*This is an old post from my personal blog written in 2012.*
Lately I have been thinking about what life was like before having my son. I can’t really remember even though it was only 6 months ago that he became apart of my life. One thing I do remember is that I was in college and for the past several years my life revolved around school. My schedule was set around classes. On the first day of the semester I would get all of my syllabi and write down in my calendar all of the things I had to do, when to do them, and when they had to be turned in. I had a nice system going. Everything was scheduled, predictable, and I had a good handle on what I was doing. I rarely doubted my ability to succeed in school. I was great at being a student.
Now I’m a college graduate and, more importantly, I am a mother. Being a mother is nothing like being a student (other than the fact that I am constantly learning). I sometimes doubt my ability to be a good mother. Am I doing this right? Am I missing something? Am I totally screwing this up? Am I a good mom to my son? I don’t always feel very confident and about every other week or so I come to the end of myself. I lose my patience and feel like I can’t do this anymore. I always feel so guilty about having a breakdown but I know that I’m only human. No person could be all that a mother is and not have a breakdown every once in a while. There are many more to come, I am sure.

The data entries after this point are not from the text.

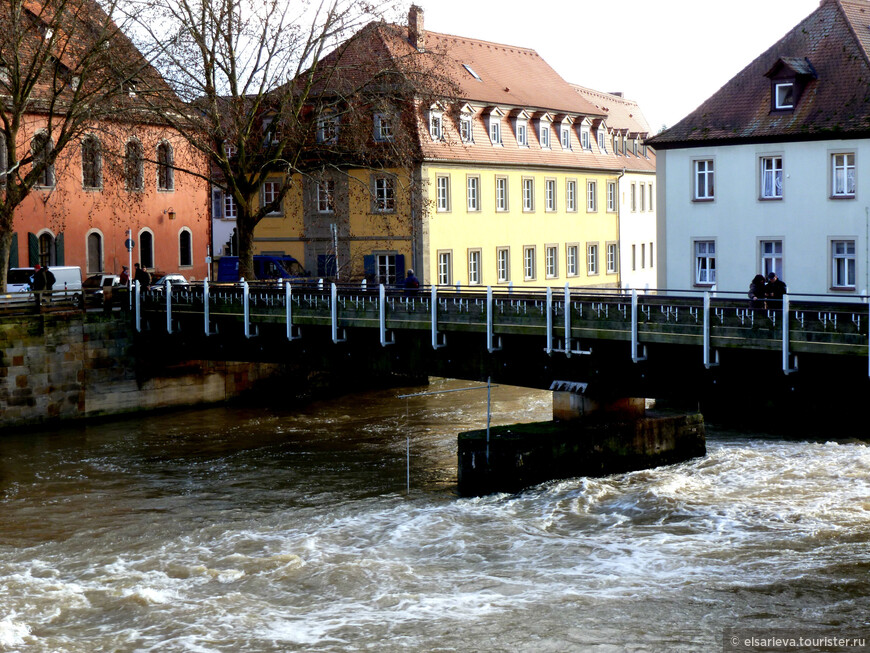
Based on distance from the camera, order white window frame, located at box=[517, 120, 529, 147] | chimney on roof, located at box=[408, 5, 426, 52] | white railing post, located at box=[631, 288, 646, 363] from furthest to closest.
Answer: white window frame, located at box=[517, 120, 529, 147], chimney on roof, located at box=[408, 5, 426, 52], white railing post, located at box=[631, 288, 646, 363]

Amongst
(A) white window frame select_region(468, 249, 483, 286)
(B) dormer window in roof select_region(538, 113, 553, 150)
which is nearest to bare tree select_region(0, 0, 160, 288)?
(A) white window frame select_region(468, 249, 483, 286)

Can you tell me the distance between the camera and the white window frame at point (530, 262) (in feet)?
175

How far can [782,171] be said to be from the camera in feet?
107

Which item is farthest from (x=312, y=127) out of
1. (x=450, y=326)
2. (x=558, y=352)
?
(x=558, y=352)

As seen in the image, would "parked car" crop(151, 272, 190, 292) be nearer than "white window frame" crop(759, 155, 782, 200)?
No

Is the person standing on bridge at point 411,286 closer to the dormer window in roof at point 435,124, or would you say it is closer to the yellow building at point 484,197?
the yellow building at point 484,197

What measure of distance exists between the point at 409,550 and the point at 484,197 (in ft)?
105

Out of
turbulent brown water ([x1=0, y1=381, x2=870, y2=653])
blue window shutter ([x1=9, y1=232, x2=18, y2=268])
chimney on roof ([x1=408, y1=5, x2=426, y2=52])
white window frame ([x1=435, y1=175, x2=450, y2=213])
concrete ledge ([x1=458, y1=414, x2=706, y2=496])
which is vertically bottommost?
turbulent brown water ([x1=0, y1=381, x2=870, y2=653])

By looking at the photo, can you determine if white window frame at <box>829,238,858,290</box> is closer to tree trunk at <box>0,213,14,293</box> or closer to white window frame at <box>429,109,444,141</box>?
white window frame at <box>429,109,444,141</box>

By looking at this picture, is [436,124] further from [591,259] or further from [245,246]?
[591,259]

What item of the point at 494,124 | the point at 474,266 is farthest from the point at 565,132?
the point at 474,266

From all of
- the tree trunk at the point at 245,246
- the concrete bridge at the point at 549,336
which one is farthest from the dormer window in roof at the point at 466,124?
the concrete bridge at the point at 549,336

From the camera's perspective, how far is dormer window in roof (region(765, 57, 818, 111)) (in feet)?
107

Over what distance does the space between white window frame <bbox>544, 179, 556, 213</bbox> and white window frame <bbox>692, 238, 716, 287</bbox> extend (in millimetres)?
20561
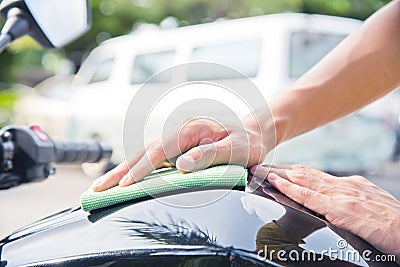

My life is just so different now. I can’t schedule my life a whole few months ahead of time anymore. I’m no longer going semester by semester but day by day. Heck, not even that. It’s more like minute to minute. I like to have a schedule. I like to be able to know ahead of time what is going to happen so I can plan my response or reaction. But with a baby, it’s all one huge crap shoot. I wish Grayson came with a manuel that was specific just to him. That would make things so much easier and I would never feel lost or like a failure. Things weren’t meant to be that easy though.
There is nothing else quite as humbling as being a mother. There is nothing else that will bring you to the end of yourself quicker. There is nothing that could make you feel more guilty, more crazy, or more exhausted than being a mother. This is hard work. But if it weren’t hard, I wouldn’t grow. I wouldn’t become better and the work wouldn’t mean as much. I wouldn’t become more holy because I wouldn’t need to seek Jesus. That is what I need to do more often: seek Jesus. Without Him, I can’t do this.
I graduated Cum Laude. I was a good student. Now, I’m trying to be a good student at motherhood. I’m not sure how well I’m doing but my son smiles at me and loves being held by me so I guess I’m not doing too bad. There is much room for improvement though and maybe by the time Grayson is a father I’ll have some of this figured out. I’ll never become the perfect mother I want to be and the sooner I become okay with that the better. I need to remind myself that my focus needs to be on glorifying God in motherhood and caring for my son in a way that pleases Him. He has called me to be a mother to Grayson. He chose me. With His strength, wisdom, and guidance, I can do this.